#### Text for analysis:
Designing MCP Tools? Make Them Easy for LLMs to Use Correctly
You can have the right scope. You can follow the right principles. And still end up with an MCP Server that doesn’t work.
Tools are where it breaks — or holds together.
Download One Pager →
Tools are the real interface
For an LLM, tools are the system. It doesn’t see your APIs. It doesn’t see your architecture. It only sees tool names, descriptions, parameters, and outputs.
If those are unclear, the system is unclear. Tool design isn’t just about what actions are possible. It determines whether the model can reason correctly at all.
What breaks MCP tools in practice
Most failures don’t come from missing functionality. They come from tools that are technically correct — but hard to reason about.
1. When tools are hard to choose
When multiple tools look equally valid, the model guesses. And small phrasing differences lead to different choices.
search_customers and find_customers both sound right. Neither is clearly better. That’s the problem.
Bad: overlapping names and responsibilities.
Good: search_customers (by criteria), get_customer (by ID) — different intent, clear choice.
Tool names should make the right choice obvious.
2. When parameters don’t match how users think
Generic, overloaded parameters force the model to interpret before it can act.

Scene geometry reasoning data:
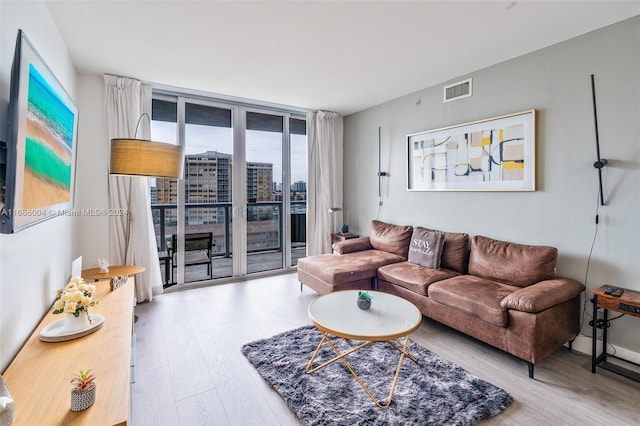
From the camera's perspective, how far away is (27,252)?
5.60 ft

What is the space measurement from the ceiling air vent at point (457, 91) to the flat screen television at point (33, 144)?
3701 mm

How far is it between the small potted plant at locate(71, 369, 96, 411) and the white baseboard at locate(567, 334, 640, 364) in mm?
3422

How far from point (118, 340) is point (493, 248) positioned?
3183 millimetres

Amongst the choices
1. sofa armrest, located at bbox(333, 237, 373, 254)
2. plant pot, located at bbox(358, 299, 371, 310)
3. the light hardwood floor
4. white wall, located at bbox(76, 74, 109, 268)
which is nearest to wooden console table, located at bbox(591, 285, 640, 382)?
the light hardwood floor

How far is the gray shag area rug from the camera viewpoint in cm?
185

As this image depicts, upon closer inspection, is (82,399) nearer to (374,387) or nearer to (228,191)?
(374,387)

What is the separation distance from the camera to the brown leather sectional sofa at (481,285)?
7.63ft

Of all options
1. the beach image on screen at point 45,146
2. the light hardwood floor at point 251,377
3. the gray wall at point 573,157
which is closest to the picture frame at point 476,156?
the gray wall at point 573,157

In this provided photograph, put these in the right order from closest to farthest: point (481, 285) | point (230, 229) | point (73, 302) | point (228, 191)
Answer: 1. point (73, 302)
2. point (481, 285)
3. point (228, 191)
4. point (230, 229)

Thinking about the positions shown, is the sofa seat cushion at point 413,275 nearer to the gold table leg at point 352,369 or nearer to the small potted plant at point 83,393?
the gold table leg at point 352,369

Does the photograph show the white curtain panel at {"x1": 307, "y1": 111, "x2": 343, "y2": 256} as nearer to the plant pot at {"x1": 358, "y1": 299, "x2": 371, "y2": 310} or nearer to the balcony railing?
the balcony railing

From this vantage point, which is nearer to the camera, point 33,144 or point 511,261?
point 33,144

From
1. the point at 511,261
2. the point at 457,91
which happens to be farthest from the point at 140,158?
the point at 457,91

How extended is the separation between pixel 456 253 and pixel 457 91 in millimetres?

#### Directions for this task:
Can you carry on the article about designing MCP tools for LLMs, picking up right after its last sentence?

#### Response area:
search_orders(query, filters, options) isn’t a capability problem — it’s a mapping problem. The model now has to decide what goes in query, what belongs in filters, and what options even means.
Good: search_orders(customer_name, date_range, status) — each parameter maps directly to how users express intent.
Parameters should reflect how people ask for things.
3. When tools return too much data
This is one of the most common — and least obvious — failure modes. Tools return full objects, large lists, no limits. It feels helpful. It isn’t.
The model assumes responses are complete. Important signals get buried. Context gets wasted. In one internal setup, tool definitions alone consumed tens of thousands of tokens before a single task began — context spent describing capabilities, not doing work.
Bad: hundreds of records with no indication of truncation.
Good: bounded results, has_more: true, pagination support.
Don’t just return data — return bounded, usable data.
4. When outputs don’t explain what happened
status: "success", data: [] is technically correct. But what does it mean? No results? Wrong input? No access? The model can’t tell — and different outcomes require different decisions.
nothing_found → broaden the search or inform the user. invalid_reference → ask for correction. permission_denied → stop or escalate.
If those aren’t distinguished, the model picks the wrong path.
Outputs should communicate meaning, not just status.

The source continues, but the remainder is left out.